Societies are likely to emphasise “just” over “transition” in a “just transition”, opting for slower pace, moderation, and economic guarantees.
However, there are important tensions over the future of oil even within the Labour Party itself, and in the new coalition Labour will have to negotiate with the strongly pro-climate Socialist Left, and brace for hard bashing from the left (Reds) and centre (Greens and Liberals).
The first policy issue on the way to an eventual transition away from oil and gas is that of new exploration licenses in the North, Norwegian and Barents Seas. Labour mainstream and Centre Party want to continue granting them, arguing that only an industry that continues to develop will have the momentum to transform towards green alternatives. The Socialist Left, as well as the Greens, Reds and Liberals want an immediate stop. They lack a majority, but a faction within Labour opting for that solution, as well as Socialist Left’s leverage as a swing voter in the coalition can play a role.

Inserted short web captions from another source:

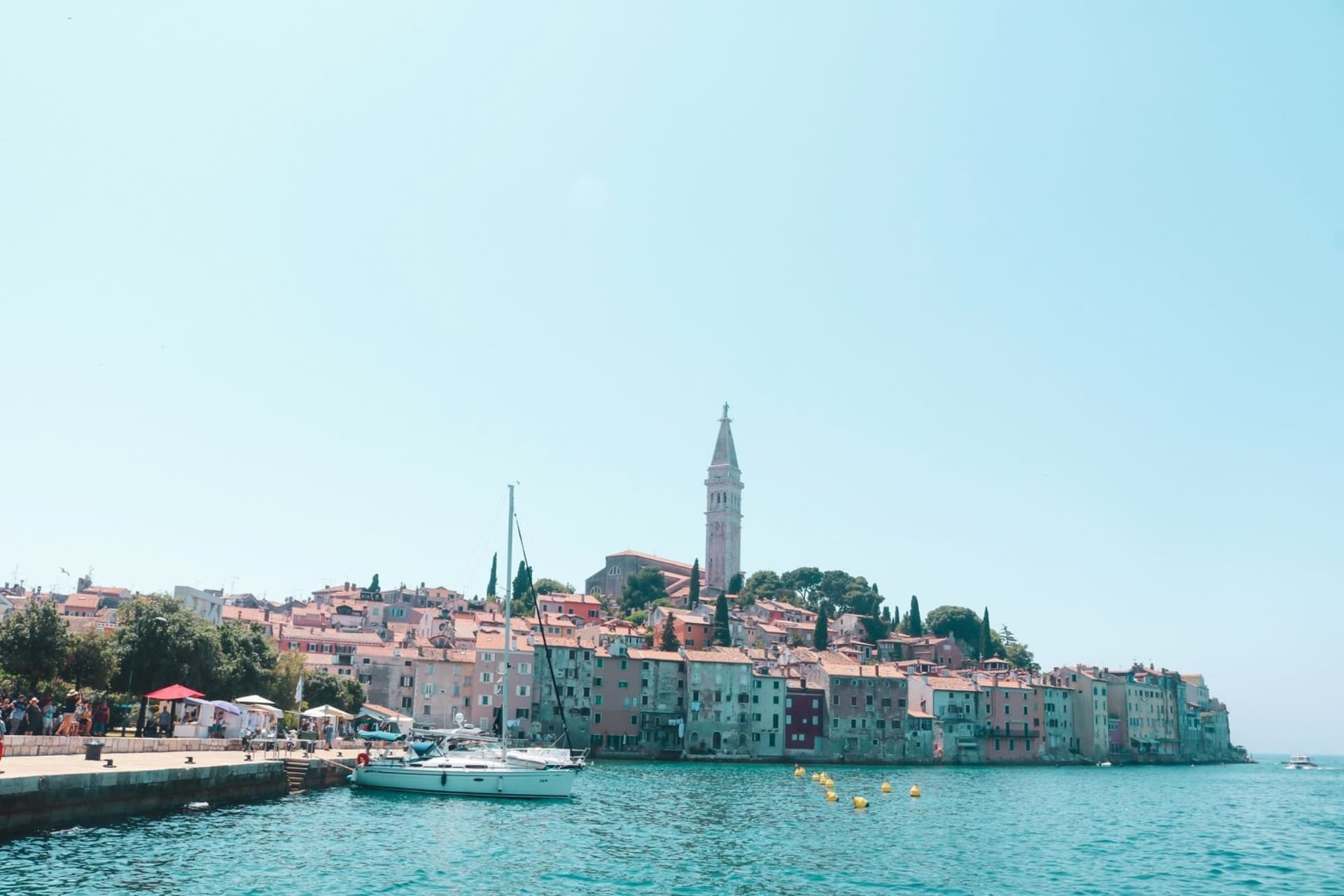 Itinerary Image
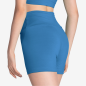 Short RAYA So Dança SL169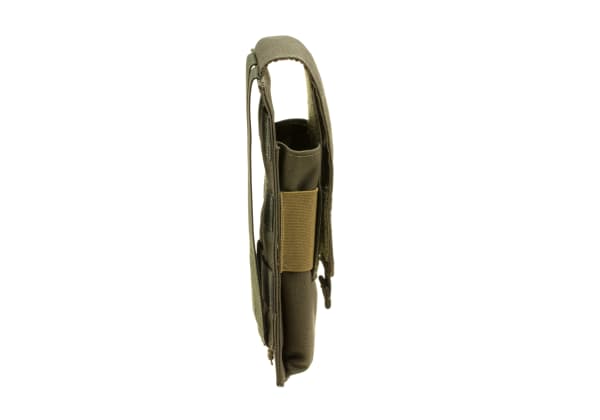 NFM HK416 2mag Slim Pouch SL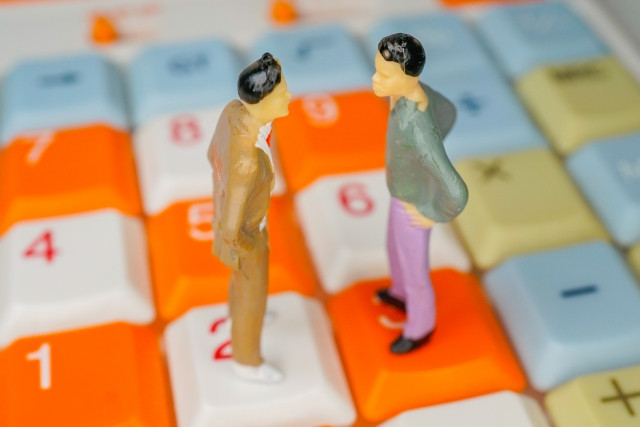 遺留分について②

But there are also climate policy repercussions beyond the future of Norwegian petroleum. Those hoping for Norway’s contribution to the European energy transition through market integration, increased interconnectivity, and the role as a potential “green battery” will most likely be bitterly disappointed too. If Centre and the Socialist Left disagree on oil, they agree on a strongly Eurosceptic position, and hostility towards increased power imports and exports. There is also a visible consensus among most parties that onshore wind energy in Norway must be limited or stopped altogether. This is unfortunate, as Norway’s contribution to continent-wide decarbonisation through its renewable potential could be more significant than any domestic emissions reductions likely to occur in the short and medium term.